Ghosh, Mason and Spriggs
analysed 53 samples of pleural or peritoneal fluid from 41 patients with malignant disease. Conventional cytological examination had not revealed any neoplastic cells. Three monoclonal antibodies (anti-CEA, Ca 1 and HMFG-2) were used to search for malignant cells. Immunocytochemical labelling was performed on unstained smears, which had been stored at -20 °C up to 18 months. Twelve of the forty-one cases in which immuno-cytochemical staining was performed, revealed malignant cells. The result represented an increase in diagnostic accuracy of approximately 20%. The study concluded that in patients with suspected malignant disease, immuno-cytochemical labeling should be used routinely in the examination of cytologically negative samples and has important implications with respect to patient management.

Another application of immuno-cytochemical staining is for the detection of two antigens in the same smear. Double staining with light chain antibodies and with T and B cell markers can indicate the neoplastic origin of a lymphoma.
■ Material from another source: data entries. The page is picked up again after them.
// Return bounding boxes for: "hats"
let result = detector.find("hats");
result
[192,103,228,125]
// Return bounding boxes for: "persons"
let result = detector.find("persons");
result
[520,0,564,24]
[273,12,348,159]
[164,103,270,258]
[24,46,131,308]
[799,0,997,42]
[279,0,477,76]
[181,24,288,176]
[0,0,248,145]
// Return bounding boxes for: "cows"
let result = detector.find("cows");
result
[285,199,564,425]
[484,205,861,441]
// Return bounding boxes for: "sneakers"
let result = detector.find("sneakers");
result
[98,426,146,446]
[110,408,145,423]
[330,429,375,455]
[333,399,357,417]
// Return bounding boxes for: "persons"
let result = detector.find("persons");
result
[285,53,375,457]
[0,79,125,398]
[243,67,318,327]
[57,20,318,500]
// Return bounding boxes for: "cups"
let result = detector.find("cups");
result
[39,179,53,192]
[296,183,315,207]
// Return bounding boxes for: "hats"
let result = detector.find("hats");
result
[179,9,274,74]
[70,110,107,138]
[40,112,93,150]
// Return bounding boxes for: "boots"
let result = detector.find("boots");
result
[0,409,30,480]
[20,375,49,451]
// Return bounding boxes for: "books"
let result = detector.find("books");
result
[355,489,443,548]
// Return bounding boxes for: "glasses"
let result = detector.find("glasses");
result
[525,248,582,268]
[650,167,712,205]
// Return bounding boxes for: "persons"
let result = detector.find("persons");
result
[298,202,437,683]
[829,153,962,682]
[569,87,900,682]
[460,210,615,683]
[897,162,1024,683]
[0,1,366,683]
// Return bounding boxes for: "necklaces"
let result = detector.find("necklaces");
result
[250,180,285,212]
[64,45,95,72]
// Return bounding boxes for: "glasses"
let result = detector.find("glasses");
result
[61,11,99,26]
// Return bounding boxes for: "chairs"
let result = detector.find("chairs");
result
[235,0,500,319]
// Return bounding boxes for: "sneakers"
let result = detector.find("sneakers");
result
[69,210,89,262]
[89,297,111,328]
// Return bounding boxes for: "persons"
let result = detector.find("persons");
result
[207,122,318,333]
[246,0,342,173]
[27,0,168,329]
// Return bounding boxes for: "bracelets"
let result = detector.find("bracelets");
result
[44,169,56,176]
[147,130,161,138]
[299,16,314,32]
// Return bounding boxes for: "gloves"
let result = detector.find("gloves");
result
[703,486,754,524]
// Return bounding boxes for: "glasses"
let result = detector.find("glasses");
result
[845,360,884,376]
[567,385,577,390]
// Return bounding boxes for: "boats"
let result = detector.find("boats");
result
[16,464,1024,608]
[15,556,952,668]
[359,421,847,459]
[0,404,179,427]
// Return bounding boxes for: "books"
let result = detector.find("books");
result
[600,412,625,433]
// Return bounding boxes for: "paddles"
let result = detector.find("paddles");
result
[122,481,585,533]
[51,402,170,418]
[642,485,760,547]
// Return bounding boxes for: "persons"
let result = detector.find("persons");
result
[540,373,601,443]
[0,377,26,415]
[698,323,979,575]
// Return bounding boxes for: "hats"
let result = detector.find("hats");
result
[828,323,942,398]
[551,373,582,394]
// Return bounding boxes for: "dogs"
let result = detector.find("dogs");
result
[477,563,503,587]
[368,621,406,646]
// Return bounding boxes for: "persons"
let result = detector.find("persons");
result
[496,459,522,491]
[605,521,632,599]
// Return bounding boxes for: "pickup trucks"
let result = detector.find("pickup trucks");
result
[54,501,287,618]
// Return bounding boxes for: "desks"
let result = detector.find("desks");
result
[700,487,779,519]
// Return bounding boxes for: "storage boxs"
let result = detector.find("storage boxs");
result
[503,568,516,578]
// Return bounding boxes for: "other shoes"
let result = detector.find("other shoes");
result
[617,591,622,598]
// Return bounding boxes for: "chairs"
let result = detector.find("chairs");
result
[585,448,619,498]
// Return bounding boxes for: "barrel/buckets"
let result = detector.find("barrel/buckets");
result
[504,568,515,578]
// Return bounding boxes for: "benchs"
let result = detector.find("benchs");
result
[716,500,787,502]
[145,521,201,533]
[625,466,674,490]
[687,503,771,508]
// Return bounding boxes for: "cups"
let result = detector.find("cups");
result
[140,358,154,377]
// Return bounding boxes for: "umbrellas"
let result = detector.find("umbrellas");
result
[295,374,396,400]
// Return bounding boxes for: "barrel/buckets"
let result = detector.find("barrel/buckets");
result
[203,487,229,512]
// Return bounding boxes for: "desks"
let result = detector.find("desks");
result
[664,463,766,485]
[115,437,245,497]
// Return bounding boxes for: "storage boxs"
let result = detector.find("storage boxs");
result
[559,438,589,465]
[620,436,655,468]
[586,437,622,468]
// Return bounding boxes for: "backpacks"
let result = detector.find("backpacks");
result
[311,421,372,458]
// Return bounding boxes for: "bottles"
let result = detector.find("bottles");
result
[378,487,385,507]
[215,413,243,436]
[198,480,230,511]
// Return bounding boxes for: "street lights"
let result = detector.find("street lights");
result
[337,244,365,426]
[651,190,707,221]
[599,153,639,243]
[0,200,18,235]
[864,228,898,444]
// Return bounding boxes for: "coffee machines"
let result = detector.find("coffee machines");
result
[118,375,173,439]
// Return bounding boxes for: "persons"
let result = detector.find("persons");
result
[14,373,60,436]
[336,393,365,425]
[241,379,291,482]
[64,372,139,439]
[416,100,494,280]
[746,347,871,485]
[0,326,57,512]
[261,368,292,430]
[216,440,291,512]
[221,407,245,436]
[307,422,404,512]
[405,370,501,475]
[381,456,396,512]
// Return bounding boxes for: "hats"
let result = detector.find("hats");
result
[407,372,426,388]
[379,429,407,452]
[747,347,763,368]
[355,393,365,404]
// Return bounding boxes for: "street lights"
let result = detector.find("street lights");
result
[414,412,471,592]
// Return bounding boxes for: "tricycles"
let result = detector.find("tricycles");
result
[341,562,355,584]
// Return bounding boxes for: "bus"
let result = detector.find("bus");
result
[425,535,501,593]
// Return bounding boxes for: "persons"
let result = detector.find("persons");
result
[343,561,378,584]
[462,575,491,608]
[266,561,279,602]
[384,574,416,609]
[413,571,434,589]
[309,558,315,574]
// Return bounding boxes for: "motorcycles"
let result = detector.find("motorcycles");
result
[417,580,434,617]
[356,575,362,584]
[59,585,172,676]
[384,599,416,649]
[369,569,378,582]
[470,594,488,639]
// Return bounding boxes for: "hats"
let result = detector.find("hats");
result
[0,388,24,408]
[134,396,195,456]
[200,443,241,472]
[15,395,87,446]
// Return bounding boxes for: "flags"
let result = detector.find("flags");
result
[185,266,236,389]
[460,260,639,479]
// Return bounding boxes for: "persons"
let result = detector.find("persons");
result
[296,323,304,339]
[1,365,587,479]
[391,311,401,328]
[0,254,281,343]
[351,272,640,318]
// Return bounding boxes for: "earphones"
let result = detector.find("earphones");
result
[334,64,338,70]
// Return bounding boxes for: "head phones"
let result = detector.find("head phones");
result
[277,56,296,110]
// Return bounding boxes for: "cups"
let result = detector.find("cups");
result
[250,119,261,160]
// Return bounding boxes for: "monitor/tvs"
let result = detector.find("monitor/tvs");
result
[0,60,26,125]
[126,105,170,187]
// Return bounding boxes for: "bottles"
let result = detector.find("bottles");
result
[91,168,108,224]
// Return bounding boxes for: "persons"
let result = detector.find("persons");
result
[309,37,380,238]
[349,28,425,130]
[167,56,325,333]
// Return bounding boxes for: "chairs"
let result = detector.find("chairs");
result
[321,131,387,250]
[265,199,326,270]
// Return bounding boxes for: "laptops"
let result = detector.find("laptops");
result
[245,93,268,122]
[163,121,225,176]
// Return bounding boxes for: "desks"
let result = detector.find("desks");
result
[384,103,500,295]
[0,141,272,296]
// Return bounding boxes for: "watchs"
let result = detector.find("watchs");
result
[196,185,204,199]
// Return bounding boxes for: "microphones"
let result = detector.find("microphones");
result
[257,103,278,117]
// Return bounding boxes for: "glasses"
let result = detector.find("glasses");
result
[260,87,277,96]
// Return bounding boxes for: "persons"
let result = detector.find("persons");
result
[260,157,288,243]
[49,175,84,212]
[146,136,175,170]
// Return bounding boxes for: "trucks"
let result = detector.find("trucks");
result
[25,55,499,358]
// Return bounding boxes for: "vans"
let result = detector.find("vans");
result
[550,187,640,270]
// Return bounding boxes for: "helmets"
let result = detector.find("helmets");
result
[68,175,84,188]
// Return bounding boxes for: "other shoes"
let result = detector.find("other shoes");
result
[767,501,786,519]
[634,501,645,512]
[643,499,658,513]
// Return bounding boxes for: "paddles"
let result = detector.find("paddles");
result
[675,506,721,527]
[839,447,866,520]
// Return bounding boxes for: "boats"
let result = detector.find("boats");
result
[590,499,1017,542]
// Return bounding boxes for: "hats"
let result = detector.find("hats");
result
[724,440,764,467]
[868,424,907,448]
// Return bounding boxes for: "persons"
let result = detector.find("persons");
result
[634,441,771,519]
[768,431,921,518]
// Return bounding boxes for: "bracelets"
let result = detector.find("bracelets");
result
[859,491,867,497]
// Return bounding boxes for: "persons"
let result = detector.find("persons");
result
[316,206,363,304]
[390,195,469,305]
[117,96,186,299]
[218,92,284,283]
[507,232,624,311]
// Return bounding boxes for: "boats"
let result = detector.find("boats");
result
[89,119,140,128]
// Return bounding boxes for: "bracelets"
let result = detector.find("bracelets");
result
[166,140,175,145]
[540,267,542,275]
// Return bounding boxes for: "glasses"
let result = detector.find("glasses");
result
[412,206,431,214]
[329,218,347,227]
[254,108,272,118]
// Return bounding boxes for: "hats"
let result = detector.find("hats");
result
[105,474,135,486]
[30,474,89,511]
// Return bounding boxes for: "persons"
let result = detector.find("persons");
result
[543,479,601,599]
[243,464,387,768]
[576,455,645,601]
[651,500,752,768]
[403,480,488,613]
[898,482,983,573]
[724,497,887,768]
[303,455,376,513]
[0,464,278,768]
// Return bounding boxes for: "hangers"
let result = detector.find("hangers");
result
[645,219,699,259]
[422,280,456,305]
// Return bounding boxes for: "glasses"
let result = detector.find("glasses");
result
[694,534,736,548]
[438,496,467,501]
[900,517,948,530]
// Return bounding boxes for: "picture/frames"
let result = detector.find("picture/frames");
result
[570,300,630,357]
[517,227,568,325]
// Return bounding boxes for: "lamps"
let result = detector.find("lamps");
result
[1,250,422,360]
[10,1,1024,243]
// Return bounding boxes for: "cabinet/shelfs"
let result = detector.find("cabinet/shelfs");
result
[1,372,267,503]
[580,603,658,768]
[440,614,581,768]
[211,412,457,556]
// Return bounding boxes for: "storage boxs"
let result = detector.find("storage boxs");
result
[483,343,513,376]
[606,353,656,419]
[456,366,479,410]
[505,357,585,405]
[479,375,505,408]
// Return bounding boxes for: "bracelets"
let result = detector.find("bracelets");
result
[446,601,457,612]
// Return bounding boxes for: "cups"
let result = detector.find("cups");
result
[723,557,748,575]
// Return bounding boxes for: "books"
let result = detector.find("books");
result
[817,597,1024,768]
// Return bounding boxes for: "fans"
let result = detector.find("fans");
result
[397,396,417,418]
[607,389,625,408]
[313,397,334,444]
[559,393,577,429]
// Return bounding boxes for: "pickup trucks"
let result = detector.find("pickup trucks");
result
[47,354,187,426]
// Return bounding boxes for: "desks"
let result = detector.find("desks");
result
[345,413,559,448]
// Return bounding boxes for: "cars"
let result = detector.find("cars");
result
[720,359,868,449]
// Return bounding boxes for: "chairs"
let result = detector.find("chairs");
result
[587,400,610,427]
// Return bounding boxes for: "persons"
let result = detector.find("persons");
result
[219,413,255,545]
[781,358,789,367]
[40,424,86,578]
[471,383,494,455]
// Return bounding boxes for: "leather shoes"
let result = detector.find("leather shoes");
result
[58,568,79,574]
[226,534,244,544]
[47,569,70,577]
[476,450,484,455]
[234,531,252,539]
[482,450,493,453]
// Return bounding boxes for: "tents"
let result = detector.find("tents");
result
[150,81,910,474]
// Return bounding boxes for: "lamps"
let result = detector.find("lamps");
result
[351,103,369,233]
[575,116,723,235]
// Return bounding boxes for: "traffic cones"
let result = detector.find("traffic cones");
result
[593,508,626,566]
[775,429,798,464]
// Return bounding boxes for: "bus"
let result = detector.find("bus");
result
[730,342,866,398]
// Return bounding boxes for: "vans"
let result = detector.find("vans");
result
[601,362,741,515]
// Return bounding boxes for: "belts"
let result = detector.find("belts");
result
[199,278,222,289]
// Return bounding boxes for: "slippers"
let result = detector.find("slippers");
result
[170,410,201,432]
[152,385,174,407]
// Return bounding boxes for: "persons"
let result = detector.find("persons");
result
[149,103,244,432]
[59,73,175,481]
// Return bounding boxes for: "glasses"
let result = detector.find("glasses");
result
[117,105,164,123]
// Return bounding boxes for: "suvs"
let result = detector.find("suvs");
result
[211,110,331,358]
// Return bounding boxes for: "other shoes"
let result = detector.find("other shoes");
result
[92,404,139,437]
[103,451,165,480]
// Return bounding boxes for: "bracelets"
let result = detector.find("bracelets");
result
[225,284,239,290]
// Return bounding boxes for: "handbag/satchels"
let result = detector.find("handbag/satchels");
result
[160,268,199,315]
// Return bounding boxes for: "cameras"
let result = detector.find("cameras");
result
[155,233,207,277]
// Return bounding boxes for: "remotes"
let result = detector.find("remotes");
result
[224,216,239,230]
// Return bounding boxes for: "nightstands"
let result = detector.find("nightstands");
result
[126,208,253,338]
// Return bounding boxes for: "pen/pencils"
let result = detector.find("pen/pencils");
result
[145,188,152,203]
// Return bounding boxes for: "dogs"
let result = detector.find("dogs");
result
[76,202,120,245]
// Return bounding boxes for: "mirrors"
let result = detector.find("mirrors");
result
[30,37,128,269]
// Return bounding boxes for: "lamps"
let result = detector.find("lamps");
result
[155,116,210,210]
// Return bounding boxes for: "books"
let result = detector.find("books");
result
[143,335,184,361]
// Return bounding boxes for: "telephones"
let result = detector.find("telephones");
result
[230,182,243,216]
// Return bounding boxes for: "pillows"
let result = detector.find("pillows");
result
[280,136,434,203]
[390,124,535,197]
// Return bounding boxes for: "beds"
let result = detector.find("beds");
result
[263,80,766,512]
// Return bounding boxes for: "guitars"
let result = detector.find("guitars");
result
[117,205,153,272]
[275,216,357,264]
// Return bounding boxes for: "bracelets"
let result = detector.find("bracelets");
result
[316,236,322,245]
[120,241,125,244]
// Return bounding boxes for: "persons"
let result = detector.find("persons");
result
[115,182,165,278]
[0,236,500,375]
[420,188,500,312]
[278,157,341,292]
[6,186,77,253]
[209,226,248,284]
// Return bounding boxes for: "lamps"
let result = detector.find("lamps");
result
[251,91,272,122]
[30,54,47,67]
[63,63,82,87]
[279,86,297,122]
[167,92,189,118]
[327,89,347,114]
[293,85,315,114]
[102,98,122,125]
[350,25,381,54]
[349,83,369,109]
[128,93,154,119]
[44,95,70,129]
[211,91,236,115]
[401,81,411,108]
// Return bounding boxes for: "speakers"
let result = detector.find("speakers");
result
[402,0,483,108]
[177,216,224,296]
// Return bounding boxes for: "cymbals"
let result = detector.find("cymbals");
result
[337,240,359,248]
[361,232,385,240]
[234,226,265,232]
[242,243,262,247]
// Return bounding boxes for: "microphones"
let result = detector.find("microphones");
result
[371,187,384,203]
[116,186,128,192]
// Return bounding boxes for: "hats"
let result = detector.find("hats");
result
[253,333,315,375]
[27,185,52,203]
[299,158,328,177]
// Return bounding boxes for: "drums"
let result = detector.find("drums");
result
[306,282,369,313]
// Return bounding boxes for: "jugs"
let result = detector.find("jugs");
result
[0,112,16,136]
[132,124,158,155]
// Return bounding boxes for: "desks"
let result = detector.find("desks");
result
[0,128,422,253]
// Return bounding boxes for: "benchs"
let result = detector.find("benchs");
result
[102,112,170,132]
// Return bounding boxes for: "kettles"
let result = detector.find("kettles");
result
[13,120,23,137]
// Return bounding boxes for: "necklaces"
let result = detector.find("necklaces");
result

One study has reported the isolation of a hybridoma cell line (clone 1E10), which produces a monoclonal antibody (IgM, k isotype). This monoclonal antibody shows specific immuno-cytochemical staining of nucleoli.

Tissues and tumours can be classified based on their expression of certain markers, with the help of monoclonal antibodies. They help in distinguishing morphologically similar lesions and in determining the organ or tissue origin of undifferentiated metastases. Immuno-cytological analysis of bone marrow, tissue aspirates, lymph nodes etc. with selected monoclonal antibodies help in the detection of occult metastases. Monoclonal antibodies increase the sensitivity in detecting even small quantities of invasive or metastatic cells. Monoclonal antibodies (mAbs) specific for cytokeratins can detect disseminated individual epithelial tumour cells in the bone marrow.